Il giorno 8 febbraio 1969, in pieno giorno, una luce intensa attraversò i cieli del Messico seguita poi da un forte boato. Parliamo di quella che diventerà (ed è tutt’oggi) la leggenda delle meteoriti: la meteorite Allende.
Il recupero
La meteorite Allende è una delle più grandi meteoriti carbonacee mai recuperate: più di due tonnellate di materiale furono trovate sparse su un’area vasta oltre 150 km². Questo straordinario recupero fu reso possibile dalla rapidità della mobilitazione scientifica, che permise di ottenere campioni poco contaminati, ideali per l’analisi chimica e isotopica.
Allande: una star tra le meteoriti
Allende appartiene alla classe delle condriti carbonacee, e più precisamente al gruppo CV3. Le condriti sono meteoriti non differenziate, ovvero non hanno subito processi di fusione interna. Pertanto, esse conservano la composizione originaria del corpo genitore dal quale provengono. Le carbonacee sono ancora più rare e preziose, perché contengono molecole organiche e minerali idrati che testimoniano l’esistenza di acqua e reazioni complesse nel disco protoplanetario.
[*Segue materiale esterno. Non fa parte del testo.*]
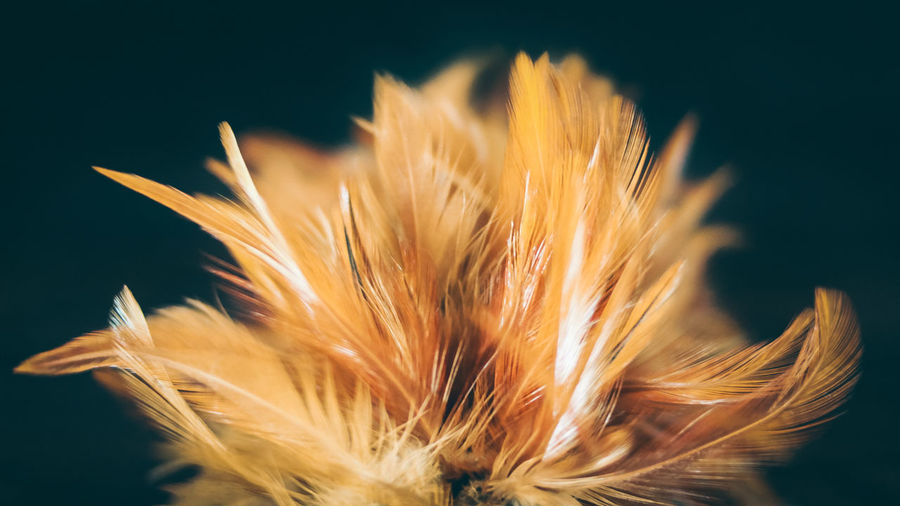 Close-Up Of Feathers Against Black Background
Allende rappresenta quindi un archivio naturale della storia del Sistema Solare.

Credit: Sothebys
Inclusioni antiche e isotopi speciali
Uno dei motivi che rende Allende unica tra le meteoriti è l’abbondanza di inclusioni ricche di calcio e alluminio, chiamate CAI (Calcium-Aluminum-rich Inclusions). Questi piccoli grumi bianchi, visibili talvolta anche ad occhio nudo nella matrice nera, sono i materiali solidi più antichi conosciuti, risalenti a circa 4,567 miliardi di anni fa.
L’eccesso di isotopi come il magnesio-26, suggerisce che abbiano inglobato elementi radioattivi a vita breve, come l’alluminio-26, prodotti da eventi estremi come le supernove. Ciò avvalora l’ipotesi secondo cui il collasso della nebulosa primordiale sarebbero da attribuire ad una supernova.

Le sorprese sono finite?
Niente affatto. Allende, infatti, contiene anche grani presolari, cioè minerali formatisi prima della nascita del nostro Sole. Questi grani si sono originati all’interno di stelle morenti – come giganti rosse o supernove – e sono stati espulsi nel mezzo interstellare, per poi essere coinvolte nel processo di formazione del Sistema Solare.
Allende, dunque, non solo racconta la storia del nostro Sistema Solare, ma conserva anche frammenti delle stelle che lo precedettero. Le analisi isotopiche condotte dalla NASA e da altri centri di ricerca hanno dimostrato che i grani presolari in Allende sono decisamente abbondanti rispetto ad altre meteoriti conosciute.
La meteorite Allende: non solo elementi inorganici
Un’altra caratteristica peculiare di Allende è la presenza di composti organici complessi come idrocarburi policiclici aromatici (PAHs), alcoli, acidi carbossilici e persino aminoacidi. La cosa più sensazionale è che questi composti non sono causa di contaminazione terrestre! Queste molecole non derivano da contaminazione terrestre: studi effettuati hanno dimostrato che i pattern isotopici di idrogeno e carbonio non corrispondono a quelli terrestri.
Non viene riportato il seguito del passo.